Keeping the foodservice equipment marketplace up to date with the latest menu and concept trends.


Market Spotlight: Express Chains

Pint-sized restaurant concepts allow operators to open faster and serve the growing off-premises business.

“Small is beautiful” is an idea that a number of restaurants continue to embrace in the post-pandemic years of decreased on-premises dining. These operations are smaller, more optimized versions of their full-service counterparts and are less costly to operate. That often “translates into faster growth for a brand to expand,” says Darren Tristano, CEO and founder of consulting firm Foodservice Results, Chicago.

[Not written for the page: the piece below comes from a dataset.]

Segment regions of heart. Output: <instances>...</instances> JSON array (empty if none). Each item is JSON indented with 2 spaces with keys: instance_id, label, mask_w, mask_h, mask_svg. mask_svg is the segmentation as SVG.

market Spotlight PF Changs TO GOKitchens have been reconfigured for efficiency in P.F. Chang’s To Go restaurantsOperators continue to develop these smaller or express concepts largely due to the growing demand for off-premises dining. According to Datassential’s 2022 Food at Home Keynote report, 33% of foodservice-sourced meals were eaten at home before the pandemic, compared with 44% last year.

As their nickname implies, the design of these express units promotes speed as these locations tend to offer very few — if any — seats and, in some cases, limited menus. This can be key to better unit economics, Tristano points out, since smaller spaces may cost less rent per square foot, the off-premises focus allows these units to potentially maximize online ordering.

These diminutive locations offer a variety of other advantages. They may rely on less staff due to the greater focus on off-premises customers and online ordering. And when they feature smaller menus, that means less food waste, less space necessary for refrigeration and storage, less prep and less cooking, Tristano says.

Adds Erica Holland-Toll, culinary director for The Culinary Edge, San Francisco, “Especially for operators that can focus on their most popular offerings, most travel-worthy menu items, there is an opportunity to significantly decrease the investment required to build out their space. A limited menu means less equipment and allows the operator to really focus on the menu to match the equipment strategy, guaranteeing the fastest return on their investment.”

However, points out Ken Batali, principal, Batali Associates Hospitality Consulting, Edmonds, Wash., without the bars some of these concepts rely on, restaurants “really have to have their operation dialed in to be able to make money on just food.”

Finding spots for these smaller spaces is also much easier, making restaurants more flexible. “It’s a great way to expand into more expensive urban areas where the cost of large dining rooms and service staff is prohibitive,” says Batali. “It’s a way for a brand to expand their reach or for a start-up to start with less overhead.” It can also be a great way to test a market, he points out, or to shift some business from a full-service location to an express operation, alleviating busy times.

Nashville-based Captain D’s opened its third Express layout, which has a drive-thru and walk-up window but no dining room. It measures just 970 square feet, a significant reduction of the usual 2,000 square feet required for a traditional Captain D’s. The express location serves a streamlined menu to enhance speed of service, and the newly designed kitchen brings faster cook times and a speedier drive-thru.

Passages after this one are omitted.